▶ **Teks Pilihan**:
Dalam Surat Tuntutannya, Tim JPU KPK menuntut supaya Majelis Hakim menyatakan terdakwa Sahat Tua P. Simanjuntak 'bersalah' telah melanggar Pasal 12 huruf a, Jo Pasal 18 Undang-Undang Nomor 31 Tahun 1999 sebagaimana telah diubah dengan Undang-Unrang Nomor 20 Tahun 2001 tentang Pemberantasan Tindak Pidana Korupsi.
Tim JPU KPK pun menuntut supaya Majelis Hakim yang memimpin jalannya persidangan menyatakan bahwa terdakwa Sahat Tua P. Simanjuntak juga menerima suap dari 2 (dua) terdakwa lainnya yaitu Abdul Hamid dan Ilham Wahyudi selaku pengelola Kelompok Masyarakat (Pokmas) tahun anggaran 2020–2022.
"Berdasarkan pembuktian, uang Rp. 39,5 miliar terbukti diterima terdakwa Sahat melalui (staf ahlinya) terdakwa Rusdi", lontar Tim JPU KPK.

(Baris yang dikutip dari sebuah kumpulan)

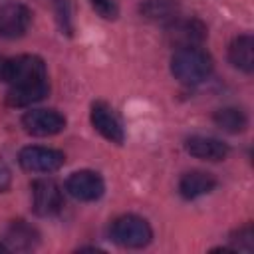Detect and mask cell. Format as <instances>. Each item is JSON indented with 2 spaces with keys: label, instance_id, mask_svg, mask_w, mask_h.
<instances>
[{
  "label": "cell",
  "instance_id": "5bb4252c",
  "mask_svg": "<svg viewBox=\"0 0 254 254\" xmlns=\"http://www.w3.org/2000/svg\"><path fill=\"white\" fill-rule=\"evenodd\" d=\"M6 240L10 244V248H16V250H30L38 244L40 240V234L38 230L28 224L26 220H14L10 226H8V234H6Z\"/></svg>",
  "mask_w": 254,
  "mask_h": 254
},
{
  "label": "cell",
  "instance_id": "7c38bea8",
  "mask_svg": "<svg viewBox=\"0 0 254 254\" xmlns=\"http://www.w3.org/2000/svg\"><path fill=\"white\" fill-rule=\"evenodd\" d=\"M214 187H216V179L206 171H189L179 181V192L187 200L208 194Z\"/></svg>",
  "mask_w": 254,
  "mask_h": 254
},
{
  "label": "cell",
  "instance_id": "ffe728a7",
  "mask_svg": "<svg viewBox=\"0 0 254 254\" xmlns=\"http://www.w3.org/2000/svg\"><path fill=\"white\" fill-rule=\"evenodd\" d=\"M6 250H10V248H8L6 244H2V242H0V252H6Z\"/></svg>",
  "mask_w": 254,
  "mask_h": 254
},
{
  "label": "cell",
  "instance_id": "e0dca14e",
  "mask_svg": "<svg viewBox=\"0 0 254 254\" xmlns=\"http://www.w3.org/2000/svg\"><path fill=\"white\" fill-rule=\"evenodd\" d=\"M89 4L105 20H115L119 16V4H117V0H89Z\"/></svg>",
  "mask_w": 254,
  "mask_h": 254
},
{
  "label": "cell",
  "instance_id": "ba28073f",
  "mask_svg": "<svg viewBox=\"0 0 254 254\" xmlns=\"http://www.w3.org/2000/svg\"><path fill=\"white\" fill-rule=\"evenodd\" d=\"M22 125L30 135L52 137L64 131L65 117L56 109H30L22 117Z\"/></svg>",
  "mask_w": 254,
  "mask_h": 254
},
{
  "label": "cell",
  "instance_id": "d6986e66",
  "mask_svg": "<svg viewBox=\"0 0 254 254\" xmlns=\"http://www.w3.org/2000/svg\"><path fill=\"white\" fill-rule=\"evenodd\" d=\"M6 67H8V60L4 56H0V81L6 79Z\"/></svg>",
  "mask_w": 254,
  "mask_h": 254
},
{
  "label": "cell",
  "instance_id": "9a60e30c",
  "mask_svg": "<svg viewBox=\"0 0 254 254\" xmlns=\"http://www.w3.org/2000/svg\"><path fill=\"white\" fill-rule=\"evenodd\" d=\"M141 14L147 20L169 24L179 16V2L177 0H145L141 4Z\"/></svg>",
  "mask_w": 254,
  "mask_h": 254
},
{
  "label": "cell",
  "instance_id": "6da1fadb",
  "mask_svg": "<svg viewBox=\"0 0 254 254\" xmlns=\"http://www.w3.org/2000/svg\"><path fill=\"white\" fill-rule=\"evenodd\" d=\"M10 89L6 101L12 107H26L44 99L50 91L48 69L40 56L22 54L8 60L6 79Z\"/></svg>",
  "mask_w": 254,
  "mask_h": 254
},
{
  "label": "cell",
  "instance_id": "52a82bcc",
  "mask_svg": "<svg viewBox=\"0 0 254 254\" xmlns=\"http://www.w3.org/2000/svg\"><path fill=\"white\" fill-rule=\"evenodd\" d=\"M65 190L81 202H93L97 198H101L103 190H105V183L101 179L99 173L83 169V171H75L67 177L65 181Z\"/></svg>",
  "mask_w": 254,
  "mask_h": 254
},
{
  "label": "cell",
  "instance_id": "2e32d148",
  "mask_svg": "<svg viewBox=\"0 0 254 254\" xmlns=\"http://www.w3.org/2000/svg\"><path fill=\"white\" fill-rule=\"evenodd\" d=\"M212 121L216 127H220L226 133H242L248 125V117L238 107H222L212 115Z\"/></svg>",
  "mask_w": 254,
  "mask_h": 254
},
{
  "label": "cell",
  "instance_id": "3957f363",
  "mask_svg": "<svg viewBox=\"0 0 254 254\" xmlns=\"http://www.w3.org/2000/svg\"><path fill=\"white\" fill-rule=\"evenodd\" d=\"M111 238L123 248H143L151 242L153 230L145 218L135 214H123L113 220Z\"/></svg>",
  "mask_w": 254,
  "mask_h": 254
},
{
  "label": "cell",
  "instance_id": "277c9868",
  "mask_svg": "<svg viewBox=\"0 0 254 254\" xmlns=\"http://www.w3.org/2000/svg\"><path fill=\"white\" fill-rule=\"evenodd\" d=\"M18 163L24 171L30 173H54L64 167L65 155L58 149L30 145L18 153Z\"/></svg>",
  "mask_w": 254,
  "mask_h": 254
},
{
  "label": "cell",
  "instance_id": "4fadbf2b",
  "mask_svg": "<svg viewBox=\"0 0 254 254\" xmlns=\"http://www.w3.org/2000/svg\"><path fill=\"white\" fill-rule=\"evenodd\" d=\"M228 60L236 69H240L244 73H252V69H254V38L250 34L236 36L228 46Z\"/></svg>",
  "mask_w": 254,
  "mask_h": 254
},
{
  "label": "cell",
  "instance_id": "8992f818",
  "mask_svg": "<svg viewBox=\"0 0 254 254\" xmlns=\"http://www.w3.org/2000/svg\"><path fill=\"white\" fill-rule=\"evenodd\" d=\"M64 206V194L56 181L38 179L32 183V208L38 216H52Z\"/></svg>",
  "mask_w": 254,
  "mask_h": 254
},
{
  "label": "cell",
  "instance_id": "30bf717a",
  "mask_svg": "<svg viewBox=\"0 0 254 254\" xmlns=\"http://www.w3.org/2000/svg\"><path fill=\"white\" fill-rule=\"evenodd\" d=\"M32 22V12L18 2L0 6V38L16 40L22 38Z\"/></svg>",
  "mask_w": 254,
  "mask_h": 254
},
{
  "label": "cell",
  "instance_id": "9c48e42d",
  "mask_svg": "<svg viewBox=\"0 0 254 254\" xmlns=\"http://www.w3.org/2000/svg\"><path fill=\"white\" fill-rule=\"evenodd\" d=\"M89 119H91L93 129H95L103 139H107L109 143L121 145V143L125 141L123 125H121L119 117L115 115V111H113L105 101H95V103L91 105Z\"/></svg>",
  "mask_w": 254,
  "mask_h": 254
},
{
  "label": "cell",
  "instance_id": "7a4b0ae2",
  "mask_svg": "<svg viewBox=\"0 0 254 254\" xmlns=\"http://www.w3.org/2000/svg\"><path fill=\"white\" fill-rule=\"evenodd\" d=\"M212 71V58L198 46L179 48L171 58V73L183 85H196Z\"/></svg>",
  "mask_w": 254,
  "mask_h": 254
},
{
  "label": "cell",
  "instance_id": "8fae6325",
  "mask_svg": "<svg viewBox=\"0 0 254 254\" xmlns=\"http://www.w3.org/2000/svg\"><path fill=\"white\" fill-rule=\"evenodd\" d=\"M185 149L189 155L196 157V159H202V161H224L230 153L228 145L222 143L220 139H214V137H204V135H192L185 141Z\"/></svg>",
  "mask_w": 254,
  "mask_h": 254
},
{
  "label": "cell",
  "instance_id": "ac0fdd59",
  "mask_svg": "<svg viewBox=\"0 0 254 254\" xmlns=\"http://www.w3.org/2000/svg\"><path fill=\"white\" fill-rule=\"evenodd\" d=\"M10 183H12V173H10V169H8V165L0 161V192H4V190H8V187H10Z\"/></svg>",
  "mask_w": 254,
  "mask_h": 254
},
{
  "label": "cell",
  "instance_id": "5b68a950",
  "mask_svg": "<svg viewBox=\"0 0 254 254\" xmlns=\"http://www.w3.org/2000/svg\"><path fill=\"white\" fill-rule=\"evenodd\" d=\"M167 42L179 48H192L200 46L206 38V26L198 18H175L167 24Z\"/></svg>",
  "mask_w": 254,
  "mask_h": 254
}]
</instances>
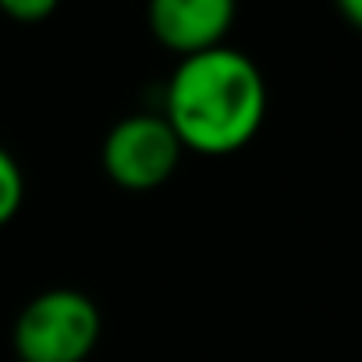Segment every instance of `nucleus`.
Masks as SVG:
<instances>
[{
	"mask_svg": "<svg viewBox=\"0 0 362 362\" xmlns=\"http://www.w3.org/2000/svg\"><path fill=\"white\" fill-rule=\"evenodd\" d=\"M267 117V82L252 57L235 47H214L181 57L163 89V121L181 149L203 156L238 153L256 139Z\"/></svg>",
	"mask_w": 362,
	"mask_h": 362,
	"instance_id": "nucleus-1",
	"label": "nucleus"
},
{
	"mask_svg": "<svg viewBox=\"0 0 362 362\" xmlns=\"http://www.w3.org/2000/svg\"><path fill=\"white\" fill-rule=\"evenodd\" d=\"M100 341V309L71 288L33 298L15 323V351L22 362H82Z\"/></svg>",
	"mask_w": 362,
	"mask_h": 362,
	"instance_id": "nucleus-2",
	"label": "nucleus"
},
{
	"mask_svg": "<svg viewBox=\"0 0 362 362\" xmlns=\"http://www.w3.org/2000/svg\"><path fill=\"white\" fill-rule=\"evenodd\" d=\"M181 142L163 114H132L103 139V170L128 192H149L174 174Z\"/></svg>",
	"mask_w": 362,
	"mask_h": 362,
	"instance_id": "nucleus-3",
	"label": "nucleus"
},
{
	"mask_svg": "<svg viewBox=\"0 0 362 362\" xmlns=\"http://www.w3.org/2000/svg\"><path fill=\"white\" fill-rule=\"evenodd\" d=\"M238 15V0H149V29L177 57L224 47Z\"/></svg>",
	"mask_w": 362,
	"mask_h": 362,
	"instance_id": "nucleus-4",
	"label": "nucleus"
},
{
	"mask_svg": "<svg viewBox=\"0 0 362 362\" xmlns=\"http://www.w3.org/2000/svg\"><path fill=\"white\" fill-rule=\"evenodd\" d=\"M22 199H25V174L18 160L0 146V228L15 221V214L22 210Z\"/></svg>",
	"mask_w": 362,
	"mask_h": 362,
	"instance_id": "nucleus-5",
	"label": "nucleus"
},
{
	"mask_svg": "<svg viewBox=\"0 0 362 362\" xmlns=\"http://www.w3.org/2000/svg\"><path fill=\"white\" fill-rule=\"evenodd\" d=\"M61 0H0V11L8 18L22 22V25H33V22H43L57 11Z\"/></svg>",
	"mask_w": 362,
	"mask_h": 362,
	"instance_id": "nucleus-6",
	"label": "nucleus"
},
{
	"mask_svg": "<svg viewBox=\"0 0 362 362\" xmlns=\"http://www.w3.org/2000/svg\"><path fill=\"white\" fill-rule=\"evenodd\" d=\"M334 8H337V15H341L351 29L362 33V0H334Z\"/></svg>",
	"mask_w": 362,
	"mask_h": 362,
	"instance_id": "nucleus-7",
	"label": "nucleus"
}]
</instances>
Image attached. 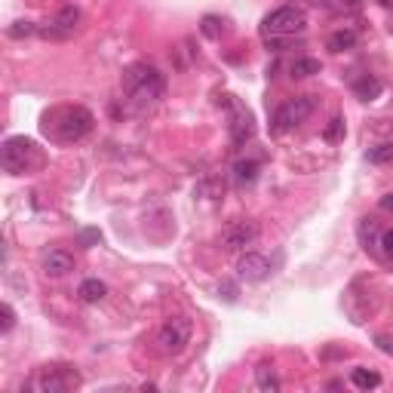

▶ **Soal yang Diberikan 1**: Tampilkan seluruh teks tentang tuntutan JPU KPK terhadap Sahat Tua P. Simanjuntak tanpa mengubah satu huruf pun.
▶ **Soal yang Diberikan 2**: Kembalikan baris-baris data di atas mulai dari baris pertama hingga baris yang memuat "240L10 244V248H16V250H30L38 244L40", termasuk kedua ujungnya, tanpa perubahan. Gambar tidak perlu disertakan dalam jawaban.

▶ **Penyelesaian Tugas 1**:
Dalam Surat Tuntutannya, Tim JPU KPK menuntut supaya Majelis Hakim menyatakan terdakwa Sahat Tua P. Simanjuntak 'bersalah' telah melanggar Pasal 12 huruf a, Jo Pasal 18 Undang-Undang Nomor 31 Tahun 1999 sebagaimana telah diubah dengan Undang-Unrang Nomor 20 Tahun 2001 tentang Pemberantasan Tindak Pidana Korupsi.
Tim JPU KPK pun menuntut supaya Majelis Hakim yang memimpin jalannya persidangan menyatakan bahwa terdakwa Sahat Tua P. Simanjuntak juga menerima suap dari 2 (dua) terdakwa lainnya yaitu Abdul Hamid dan Ilham Wahyudi selaku pengelola Kelompok Masyarakat (Pokmas) tahun anggaran 2020–2022.
"Berdasarkan pembuktian, uang Rp. 39,5 miliar terbukti diterima terdakwa Sahat melalui (staf ahlinya) terdakwa Rusdi", lontar Tim JPU KPK.

▶ **Penyelesaian Tugas 2**:
Detect and mask cell. Format as <instances>. Each item is JSON indented with 2 spaces with keys: label, instance_id, mask_svg, mask_w, mask_h.
<instances>
[{
  "label": "cell",
  "instance_id": "5bb4252c",
  "mask_svg": "<svg viewBox=\"0 0 254 254\" xmlns=\"http://www.w3.org/2000/svg\"><path fill=\"white\" fill-rule=\"evenodd\" d=\"M6 240L10 244V248H16V250H30L38 244L40 240V234L38 230L28 224L26 220H14L10 226H8V234H6Z\"/></svg>",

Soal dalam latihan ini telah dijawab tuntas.